**Source passage**
=-=-=

Defines configuration options for how a document should be parsed. This interface is used within IDocumentInfo to customize processing behavior.

Property	Type	Description
`delimiter`	`string` (optional)	String used to split or parse the document's content (e.g., newline, comma).
`html4excel`	`boolean` (optional)	Flag indicating if the document is an HTML file formatted for Excel export.
`layout_recognize`	`boolean` (optional)	Enables layout recognition to better understand document structure during parsing.
`pages`	`any[]`	Array representing page numbers or page objects to parse from the document.
`raptor`	`Raptor` (optional)	Configuration specific to the "Raptor" parsing module (see below).
`graphrag`	`GraphRag` (optional)	Configuration specific to the "GraphRag" parsing module (see below).

`Raptor`

Configuration options for the Raptor parsing engine/module.

Property	Type	Description
`use_raptor`	`boolean`	Indicates whether to use the Raptor parser.

`GraphRag`

Configuration options for the GraphRag parsing engine/module, which appears to add graph-based semantic parsing features.

Property	Type	Description
`community`	`boolean` (optional)	Enables community detection features during parsing.

=-=-=

**Work to complete**
**1.** In the parser configuration text, rewrite the paragraph beginning "Defines configuration options" as one shorter sentence that keeps its main facts.
**2.** List every property that the parser configuration text marks as optional, across all of its tables.

**Given information**
=-=-=

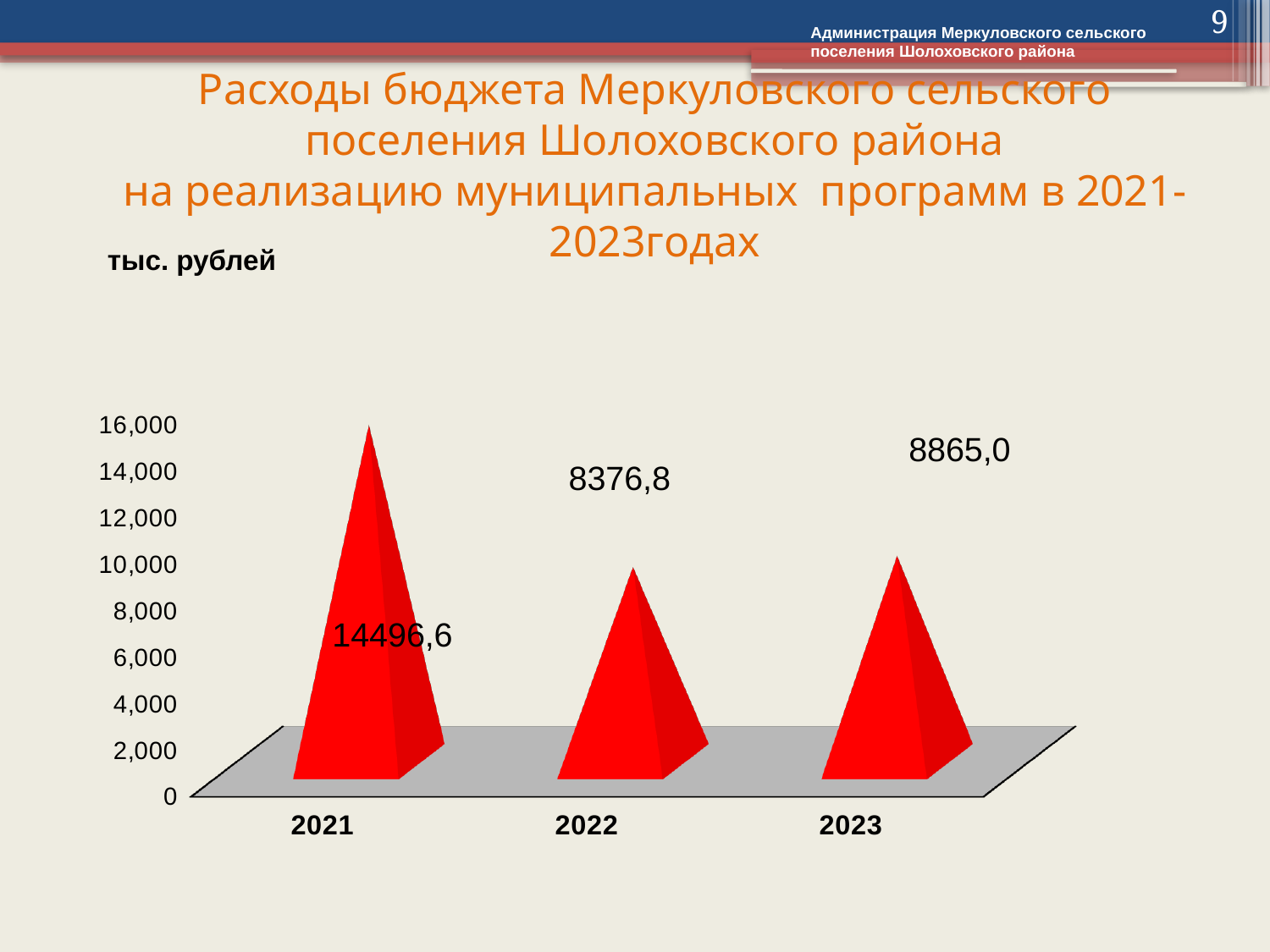
How many years are shown on the x axis? 3 What is the difference between the values for 2023 and 2022? 488,2 What is the value for 2023? 8865,0 Which year has the lowest value? 2022 What is the value for 2022? 8376,8 What unit of measurement is indicated above the chart? тыс. рублей Is the value for 2022 greater or less than 10,000? less What is the difference between the values for 2021 and 2022? 6119,8 Does the value rise or fall from 2021 to 2022? fall Which year has the highest value? 2021 What is the value for 2021? 14496,6 Which is larger, the value for 2022 or the value for 2023? 2023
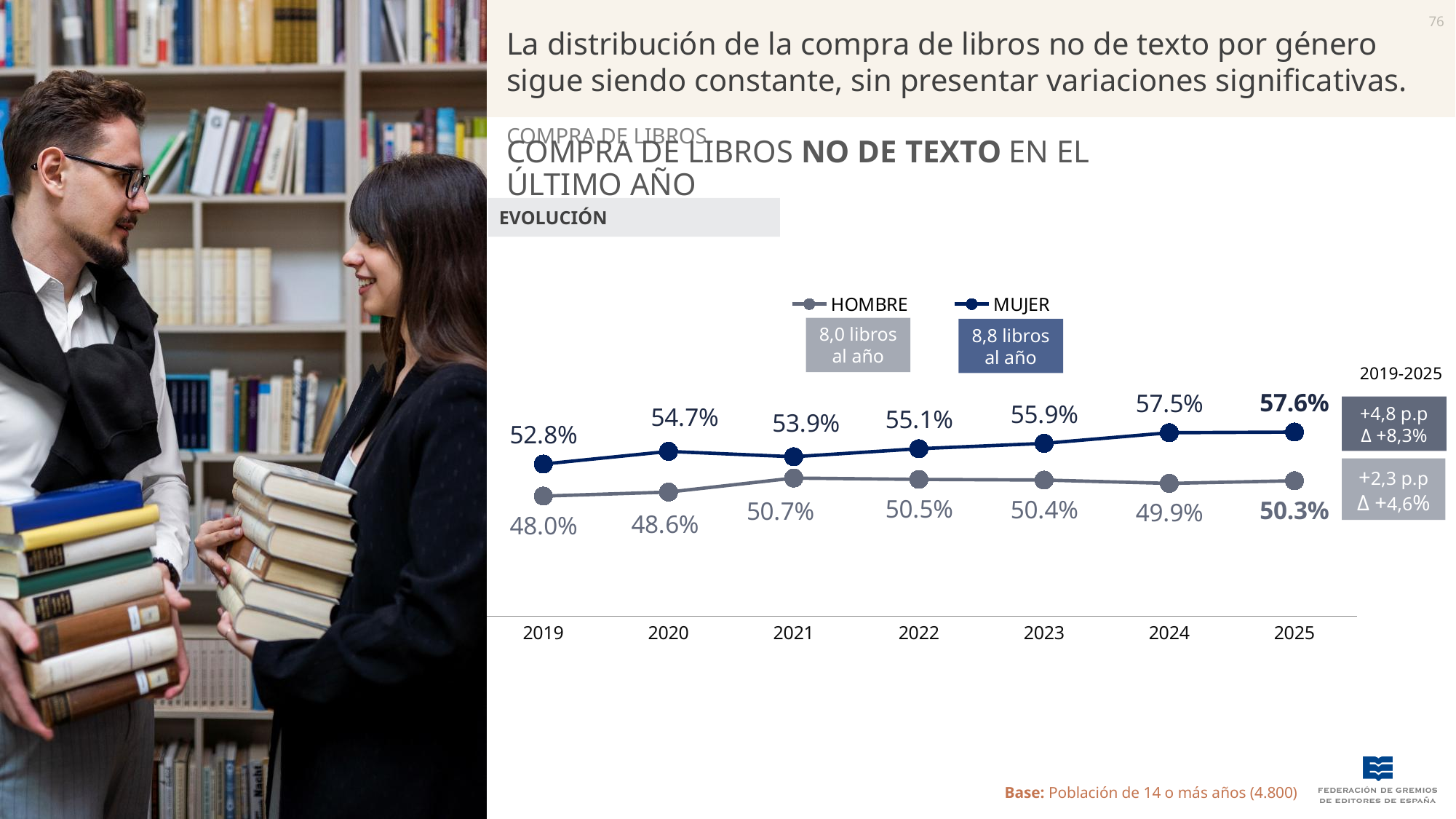
What is the value for HOMBRE in 2025? 50.3% What is the value for MUJER in 2023? 55.9% What is the value for HOMBRE in 2021? 50.7% How many series does the legend list? 2 How many years are shown on the x axis? 7 In which year is the MUJER series highest? 2025 What is the difference between the MUJER and HOMBRE values in 2025? 7.3 percentage points Does the MUJER series rise or fall from 2019 to 2025 overall? Rise What is the value for MUJER in 2019? 52.8% In which year is the HOMBRE series lowest? 2019 What kind of chart is shown on the slide? Line chart Which series has the larger value in 2022, HOMBRE or MUJER? MUJER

=-=-=

**Set of answers**
**1.** This interface sets document parsing options and is used within IDocumentInfo to customize processing behavior.

**2.**
- `delimiter`
- `html4excel`
- `layout_recognize`
- `raptor`
- `graphrag`
- `community`